GIVEN TASK:
Rewrite the lines below, replacing "Outline" with "Trace" and leaving everything else as it is.

SOURCE MATERIAL:
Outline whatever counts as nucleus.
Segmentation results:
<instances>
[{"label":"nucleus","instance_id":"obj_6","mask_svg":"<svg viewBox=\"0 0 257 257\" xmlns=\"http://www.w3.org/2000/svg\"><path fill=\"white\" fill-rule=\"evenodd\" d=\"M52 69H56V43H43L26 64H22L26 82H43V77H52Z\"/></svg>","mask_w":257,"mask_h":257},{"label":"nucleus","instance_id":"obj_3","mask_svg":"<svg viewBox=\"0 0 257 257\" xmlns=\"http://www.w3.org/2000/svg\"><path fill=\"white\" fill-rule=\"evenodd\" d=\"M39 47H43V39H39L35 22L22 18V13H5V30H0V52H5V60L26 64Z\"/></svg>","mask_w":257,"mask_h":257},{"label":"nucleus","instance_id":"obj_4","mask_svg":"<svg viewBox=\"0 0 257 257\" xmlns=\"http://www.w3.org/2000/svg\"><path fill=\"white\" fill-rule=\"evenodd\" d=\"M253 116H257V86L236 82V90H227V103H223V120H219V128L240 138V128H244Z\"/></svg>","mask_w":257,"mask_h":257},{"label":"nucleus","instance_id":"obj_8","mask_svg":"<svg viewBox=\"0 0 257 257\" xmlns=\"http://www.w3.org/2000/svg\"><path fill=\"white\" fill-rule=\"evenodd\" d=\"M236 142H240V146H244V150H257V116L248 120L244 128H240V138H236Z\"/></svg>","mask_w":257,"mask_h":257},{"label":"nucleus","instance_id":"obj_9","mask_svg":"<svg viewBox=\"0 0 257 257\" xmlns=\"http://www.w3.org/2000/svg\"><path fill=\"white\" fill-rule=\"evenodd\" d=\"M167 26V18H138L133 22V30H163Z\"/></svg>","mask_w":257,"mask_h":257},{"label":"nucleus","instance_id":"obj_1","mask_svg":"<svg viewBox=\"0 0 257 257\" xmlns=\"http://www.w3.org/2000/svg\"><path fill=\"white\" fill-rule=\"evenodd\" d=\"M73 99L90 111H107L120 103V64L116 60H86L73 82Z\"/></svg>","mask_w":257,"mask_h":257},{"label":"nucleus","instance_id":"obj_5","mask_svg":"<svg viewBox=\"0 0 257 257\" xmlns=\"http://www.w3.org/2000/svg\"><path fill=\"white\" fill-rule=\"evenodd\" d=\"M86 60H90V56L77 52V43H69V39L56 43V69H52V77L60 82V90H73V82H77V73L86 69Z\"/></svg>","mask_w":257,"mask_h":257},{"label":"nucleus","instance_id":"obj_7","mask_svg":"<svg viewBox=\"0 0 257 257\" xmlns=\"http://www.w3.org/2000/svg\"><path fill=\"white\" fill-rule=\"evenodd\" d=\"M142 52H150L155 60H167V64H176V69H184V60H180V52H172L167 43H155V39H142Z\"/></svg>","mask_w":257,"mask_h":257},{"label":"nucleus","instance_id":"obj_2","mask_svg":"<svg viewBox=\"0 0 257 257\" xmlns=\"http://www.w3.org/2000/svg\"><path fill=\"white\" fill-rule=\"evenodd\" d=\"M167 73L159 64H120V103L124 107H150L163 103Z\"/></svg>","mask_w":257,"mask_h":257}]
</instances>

COMPLETED TASK:
Trace whatever counts as nucleus.
Segmentation results:
<instances>
[{"label":"nucleus","instance_id":"obj_6","mask_svg":"<svg viewBox=\"0 0 257 257\" xmlns=\"http://www.w3.org/2000/svg\"><path fill=\"white\" fill-rule=\"evenodd\" d=\"M52 69H56V43H43L26 64H22L26 82H43V77H52Z\"/></svg>","mask_w":257,"mask_h":257},{"label":"nucleus","instance_id":"obj_3","mask_svg":"<svg viewBox=\"0 0 257 257\" xmlns=\"http://www.w3.org/2000/svg\"><path fill=\"white\" fill-rule=\"evenodd\" d=\"M39 47H43V39H39L35 22L22 18V13H5V30H0V52H5V60L26 64Z\"/></svg>","mask_w":257,"mask_h":257},{"label":"nucleus","instance_id":"obj_4","mask_svg":"<svg viewBox=\"0 0 257 257\" xmlns=\"http://www.w3.org/2000/svg\"><path fill=\"white\" fill-rule=\"evenodd\" d=\"M253 116H257V86L236 82V90H227V103H223V120H219V128L240 138V128H244Z\"/></svg>","mask_w":257,"mask_h":257},{"label":"nucleus","instance_id":"obj_8","mask_svg":"<svg viewBox=\"0 0 257 257\" xmlns=\"http://www.w3.org/2000/svg\"><path fill=\"white\" fill-rule=\"evenodd\" d=\"M236 142H240V146H244V150H257V116L248 120L244 128H240V138H236Z\"/></svg>","mask_w":257,"mask_h":257},{"label":"nucleus","instance_id":"obj_9","mask_svg":"<svg viewBox=\"0 0 257 257\" xmlns=\"http://www.w3.org/2000/svg\"><path fill=\"white\" fill-rule=\"evenodd\" d=\"M167 26V18H138L133 22V30H163Z\"/></svg>","mask_w":257,"mask_h":257},{"label":"nucleus","instance_id":"obj_1","mask_svg":"<svg viewBox=\"0 0 257 257\" xmlns=\"http://www.w3.org/2000/svg\"><path fill=\"white\" fill-rule=\"evenodd\" d=\"M73 99L90 111H107L120 103V64L116 60H86L73 82Z\"/></svg>","mask_w":257,"mask_h":257},{"label":"nucleus","instance_id":"obj_5","mask_svg":"<svg viewBox=\"0 0 257 257\" xmlns=\"http://www.w3.org/2000/svg\"><path fill=\"white\" fill-rule=\"evenodd\" d=\"M86 60H90V56L77 52V43H69V39L56 43V69H52V77L60 82V90H73V82H77V73L86 69Z\"/></svg>","mask_w":257,"mask_h":257},{"label":"nucleus","instance_id":"obj_7","mask_svg":"<svg viewBox=\"0 0 257 257\" xmlns=\"http://www.w3.org/2000/svg\"><path fill=\"white\" fill-rule=\"evenodd\" d=\"M142 52H150L155 60H167V64H176V69H184V60H180V52H172L167 43H155V39H142Z\"/></svg>","mask_w":257,"mask_h":257},{"label":"nucleus","instance_id":"obj_2","mask_svg":"<svg viewBox=\"0 0 257 257\" xmlns=\"http://www.w3.org/2000/svg\"><path fill=\"white\" fill-rule=\"evenodd\" d=\"M167 73L159 64H120V103L124 107H150L163 103Z\"/></svg>","mask_w":257,"mask_h":257}]
</instances>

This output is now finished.